Recent coding projects of various sorts

Plié

French folding, simplement

Anyone who’s laid out a book in inDesign and then tried to reformat it for a french fold binding knows the folly of having trusted the automatic page numbering and the pain of duplicating every gutter-spanning image.

Plié does the hard work for you, reordering the pages of any PDF file and rendering them as spreads ready for trimming and folding (crop marks optional).

Download for old-school PPC macs (v0.9)
Download for new-fangled intel macs (v0.9)
View a screenshot

Software qualifying as beyond archaic

SetextView

MDJ- & Tidbits-readers rejoice

Even in the days before the ascendency of wikis, there was some acceptance of the fact that HTML is just too verbose to read in its raw, unrendered form. A mid-90s attempt at finding a middle ground between readability and expressive markup was the Setext format.

After the canonical renderer, EasyView fell into disrepair, I hacked together this viewer application allowing you to choose the fonts and styles for the various setext tags and to read the documents as a series of chapters rather than a web-style Very Long Page.

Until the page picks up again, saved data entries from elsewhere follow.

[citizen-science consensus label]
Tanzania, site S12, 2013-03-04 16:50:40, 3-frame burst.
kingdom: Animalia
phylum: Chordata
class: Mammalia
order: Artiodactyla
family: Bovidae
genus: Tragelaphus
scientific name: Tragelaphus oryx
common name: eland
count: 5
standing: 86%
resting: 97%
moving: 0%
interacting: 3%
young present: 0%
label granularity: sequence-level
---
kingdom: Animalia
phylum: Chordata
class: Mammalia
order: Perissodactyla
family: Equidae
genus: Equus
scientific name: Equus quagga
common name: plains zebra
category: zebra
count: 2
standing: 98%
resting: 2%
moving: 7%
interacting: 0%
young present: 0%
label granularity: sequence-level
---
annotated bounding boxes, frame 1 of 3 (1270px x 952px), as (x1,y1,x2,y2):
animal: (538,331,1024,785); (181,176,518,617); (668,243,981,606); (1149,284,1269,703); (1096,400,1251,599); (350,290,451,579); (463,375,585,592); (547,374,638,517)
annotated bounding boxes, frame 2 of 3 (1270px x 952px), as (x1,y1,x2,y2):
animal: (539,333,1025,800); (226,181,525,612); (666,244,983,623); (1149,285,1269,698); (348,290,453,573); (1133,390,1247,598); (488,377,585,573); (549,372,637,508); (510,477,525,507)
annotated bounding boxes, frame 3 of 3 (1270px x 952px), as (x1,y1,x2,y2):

Download version 0.3 from April 2003
View a screenshot

seTeX

Sometimes only LaTeX will do

For unix geeks with the most demanding typographical standards, the world of typesetting both begins and ends with Donald Knuth’s hoary but astoundingly sophisticated TeX system.

On the other hand, no one who hadn’t cut their teeth writing term papers in nroff would find TeX markup to constitute a functional user interface. As an attempt to offer a simpler way to compose documents in TeX without going mad from its syntax I offer seTeX, a command line tool that will convert setext markup into valid LaTeX which can then be compiled using the TeX distribution of your choice.